American country blues singer-songwriter

L.V. Thomas (née L.V. Grant, August 7, 1891 - May 20, 1979), better known as Elvie Thomas, was an American country blues singer and guitarist from Houston, Texas.

==Name==
Thomas's now most well-known designation "Elvie" is a corruption of L.V., used only by Paramount Records. Her fellow musicians addressed her simply as "Slack", which is spoken in the introduction of "Pick Poor Robin Clean". Later in life, her fellow parishioners knew her as "Mama Thomas" or "Sister L.V. Thomas." When Thomas was called L.V., the V was accented.

==Life==
Thomas left school after the fifth grade and began playing guitar at the age of 11 (1902). She began performing at "country suppers" when she was 17. During the 1920s and 1930s, she performed with Texas Alexander, Leon Benton and Leroy Johnson.
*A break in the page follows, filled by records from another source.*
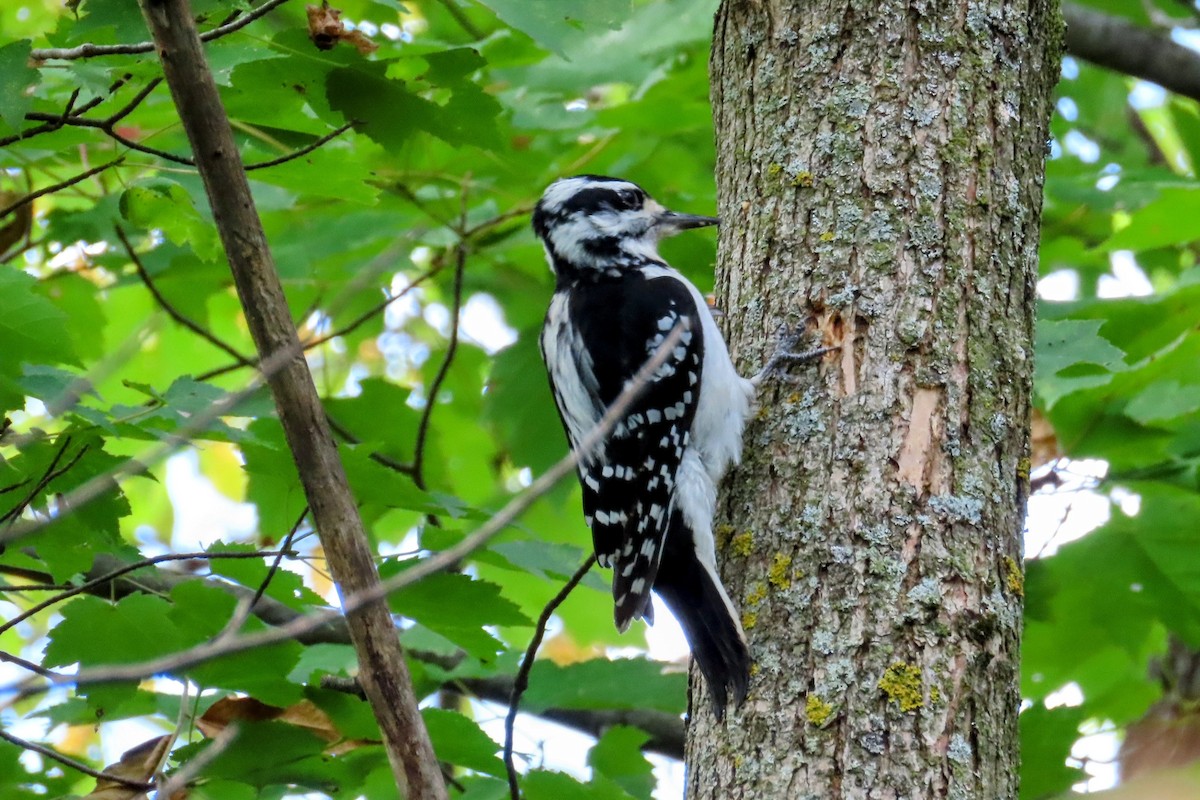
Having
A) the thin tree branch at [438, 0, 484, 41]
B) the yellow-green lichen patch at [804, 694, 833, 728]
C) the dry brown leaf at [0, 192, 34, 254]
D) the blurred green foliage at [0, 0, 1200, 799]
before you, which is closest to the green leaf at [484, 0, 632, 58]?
the blurred green foliage at [0, 0, 1200, 799]

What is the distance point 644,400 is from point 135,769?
5.22ft

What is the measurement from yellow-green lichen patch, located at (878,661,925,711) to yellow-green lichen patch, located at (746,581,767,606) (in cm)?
30

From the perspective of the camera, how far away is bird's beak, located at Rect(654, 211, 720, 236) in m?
3.79

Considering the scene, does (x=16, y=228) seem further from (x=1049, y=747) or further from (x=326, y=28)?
(x=1049, y=747)

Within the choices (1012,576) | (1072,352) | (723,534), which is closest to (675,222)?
(1072,352)

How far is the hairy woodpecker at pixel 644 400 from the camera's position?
9.25 feet

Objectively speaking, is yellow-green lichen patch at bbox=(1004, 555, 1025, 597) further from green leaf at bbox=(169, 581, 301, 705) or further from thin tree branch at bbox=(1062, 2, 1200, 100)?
thin tree branch at bbox=(1062, 2, 1200, 100)

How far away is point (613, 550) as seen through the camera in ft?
10.4

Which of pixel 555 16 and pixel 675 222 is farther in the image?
pixel 675 222

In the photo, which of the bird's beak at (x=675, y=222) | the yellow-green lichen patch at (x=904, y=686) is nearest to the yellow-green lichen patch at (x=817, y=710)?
the yellow-green lichen patch at (x=904, y=686)

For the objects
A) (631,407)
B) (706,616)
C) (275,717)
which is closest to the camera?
(706,616)

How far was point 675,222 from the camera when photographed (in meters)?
3.85

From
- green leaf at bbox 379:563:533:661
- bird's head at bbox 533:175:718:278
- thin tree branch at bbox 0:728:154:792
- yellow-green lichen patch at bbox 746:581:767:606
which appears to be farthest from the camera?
bird's head at bbox 533:175:718:278

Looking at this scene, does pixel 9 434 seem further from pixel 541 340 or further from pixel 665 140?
pixel 665 140
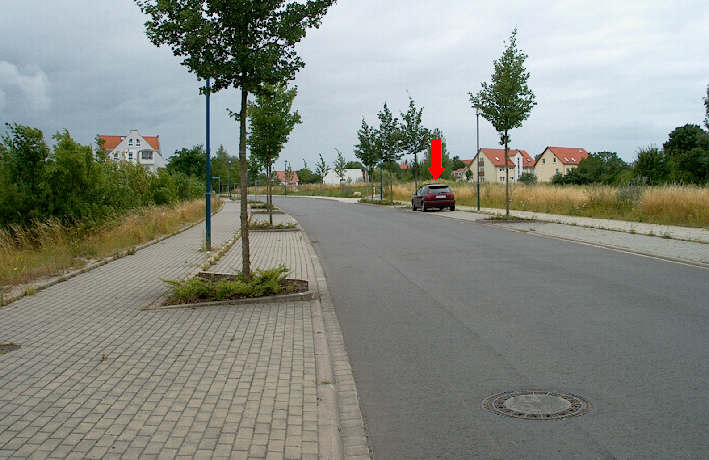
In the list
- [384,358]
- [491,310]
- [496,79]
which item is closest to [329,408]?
[384,358]

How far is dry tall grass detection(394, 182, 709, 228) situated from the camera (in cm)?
2041

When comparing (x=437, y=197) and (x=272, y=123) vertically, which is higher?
(x=272, y=123)

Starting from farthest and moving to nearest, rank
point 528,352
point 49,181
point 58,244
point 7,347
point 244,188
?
1. point 49,181
2. point 58,244
3. point 244,188
4. point 7,347
5. point 528,352

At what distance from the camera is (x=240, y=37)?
8672 millimetres

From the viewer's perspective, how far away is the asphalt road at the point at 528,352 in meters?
3.85

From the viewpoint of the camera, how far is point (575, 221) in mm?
22469

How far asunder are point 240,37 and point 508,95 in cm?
1710

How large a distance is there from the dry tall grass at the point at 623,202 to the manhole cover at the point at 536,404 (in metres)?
16.8

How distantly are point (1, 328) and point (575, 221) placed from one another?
1972 cm

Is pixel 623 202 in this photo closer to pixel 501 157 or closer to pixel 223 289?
pixel 223 289

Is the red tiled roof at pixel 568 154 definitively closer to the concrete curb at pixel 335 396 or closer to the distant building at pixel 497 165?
the distant building at pixel 497 165

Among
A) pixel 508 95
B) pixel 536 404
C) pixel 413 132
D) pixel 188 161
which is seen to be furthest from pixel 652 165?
pixel 536 404

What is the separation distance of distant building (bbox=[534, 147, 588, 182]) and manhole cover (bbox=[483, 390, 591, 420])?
117 metres

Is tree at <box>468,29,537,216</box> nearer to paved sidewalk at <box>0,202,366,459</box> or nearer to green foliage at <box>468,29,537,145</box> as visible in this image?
green foliage at <box>468,29,537,145</box>
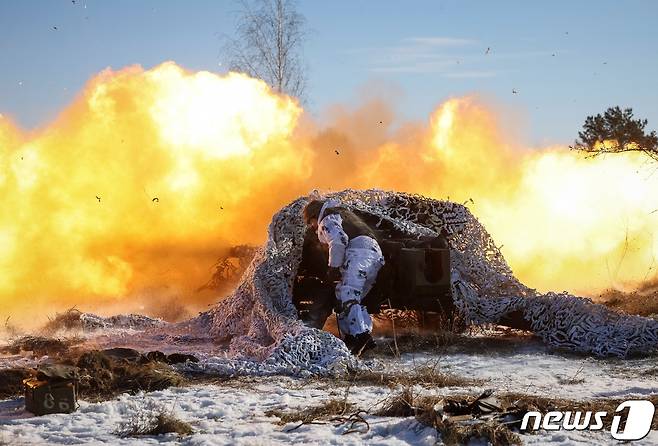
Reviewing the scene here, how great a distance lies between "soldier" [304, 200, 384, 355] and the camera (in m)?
10.5

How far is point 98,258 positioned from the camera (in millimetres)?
18406

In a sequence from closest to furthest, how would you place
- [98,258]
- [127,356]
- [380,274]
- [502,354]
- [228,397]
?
1. [228,397]
2. [127,356]
3. [502,354]
4. [380,274]
5. [98,258]

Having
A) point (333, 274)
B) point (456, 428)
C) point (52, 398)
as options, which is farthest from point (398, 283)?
point (456, 428)

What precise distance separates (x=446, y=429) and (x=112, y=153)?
12860 mm

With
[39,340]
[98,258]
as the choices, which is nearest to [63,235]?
[98,258]

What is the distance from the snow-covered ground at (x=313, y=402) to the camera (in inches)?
259

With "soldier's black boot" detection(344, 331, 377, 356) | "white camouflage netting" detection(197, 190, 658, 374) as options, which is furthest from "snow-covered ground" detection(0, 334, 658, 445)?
"white camouflage netting" detection(197, 190, 658, 374)

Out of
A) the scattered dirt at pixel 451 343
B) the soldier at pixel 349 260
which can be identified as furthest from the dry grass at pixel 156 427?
the scattered dirt at pixel 451 343

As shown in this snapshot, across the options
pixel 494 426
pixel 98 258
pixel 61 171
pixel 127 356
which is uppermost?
pixel 61 171

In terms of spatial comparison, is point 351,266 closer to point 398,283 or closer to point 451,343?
point 398,283

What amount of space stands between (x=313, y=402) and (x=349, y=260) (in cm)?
325

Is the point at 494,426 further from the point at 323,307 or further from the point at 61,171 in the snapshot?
the point at 61,171

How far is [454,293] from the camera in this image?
39.0 feet

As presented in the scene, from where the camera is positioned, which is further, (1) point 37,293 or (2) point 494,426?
(1) point 37,293
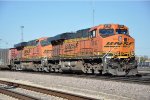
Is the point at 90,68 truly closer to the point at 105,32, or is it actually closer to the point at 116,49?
the point at 116,49

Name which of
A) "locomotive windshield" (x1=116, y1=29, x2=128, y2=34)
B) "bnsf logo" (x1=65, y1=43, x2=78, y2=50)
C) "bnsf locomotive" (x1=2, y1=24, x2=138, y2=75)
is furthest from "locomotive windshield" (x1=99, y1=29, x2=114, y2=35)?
"bnsf logo" (x1=65, y1=43, x2=78, y2=50)

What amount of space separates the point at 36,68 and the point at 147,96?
21.2 meters

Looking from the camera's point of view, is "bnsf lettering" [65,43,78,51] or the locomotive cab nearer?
the locomotive cab

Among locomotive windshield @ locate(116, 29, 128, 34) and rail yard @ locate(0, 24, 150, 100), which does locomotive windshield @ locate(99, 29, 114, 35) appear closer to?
rail yard @ locate(0, 24, 150, 100)

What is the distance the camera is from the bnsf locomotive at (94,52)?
1777 cm

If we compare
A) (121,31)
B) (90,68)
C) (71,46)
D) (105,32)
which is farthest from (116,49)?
(71,46)

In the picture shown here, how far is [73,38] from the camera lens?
23.0m

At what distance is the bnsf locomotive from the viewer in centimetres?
1777

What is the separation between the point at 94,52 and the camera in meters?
19.1

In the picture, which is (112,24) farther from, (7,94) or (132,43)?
(7,94)

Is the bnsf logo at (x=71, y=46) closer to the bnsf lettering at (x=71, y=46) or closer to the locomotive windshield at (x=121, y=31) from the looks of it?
the bnsf lettering at (x=71, y=46)

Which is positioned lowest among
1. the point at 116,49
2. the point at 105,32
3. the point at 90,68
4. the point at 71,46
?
the point at 90,68

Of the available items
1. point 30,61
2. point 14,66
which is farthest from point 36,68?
point 14,66

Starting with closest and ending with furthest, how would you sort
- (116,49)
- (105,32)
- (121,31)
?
(116,49)
(105,32)
(121,31)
She recorded two songs issued by Paramount Records, "Motherless Child Blues" and "Over to My House", with Geeshie Wiley on second guitar, in March 1930. The two also recorded a duet "Pick Poor Robin Clean". All of Thomas' and/or Wiley's known recordings were made during these same 1930 sessions for Paramount Records, in Wisconsin. Thomas backed Wiley on the three other tracks, playing second guitar on Wiley's "Last Kind Words Blues", "Skinny Leg Blues", and "Eagles on a Half".

Her recordings for Paramount in 1930 were labeled "Elvie Thomas". In an interview with blues researcher Robert "Mack" McCormick, she said of her name, "It's just the letters L. V., . . . that's all the name I got, but he (Paramount representative Arthur Laibly or pressing foreman Alfred Schultz) made it out 'Elvie' someway."

During lengthy periods between 1920 and 1967, Thomas is known to have dressed in men's clothing and lived with a woman named Sarah Goodman Cephus.

In her later years, Thomas sang in the choir at the Mount Pleasant Baptist Church in Acres Homes, a suburb of Houston.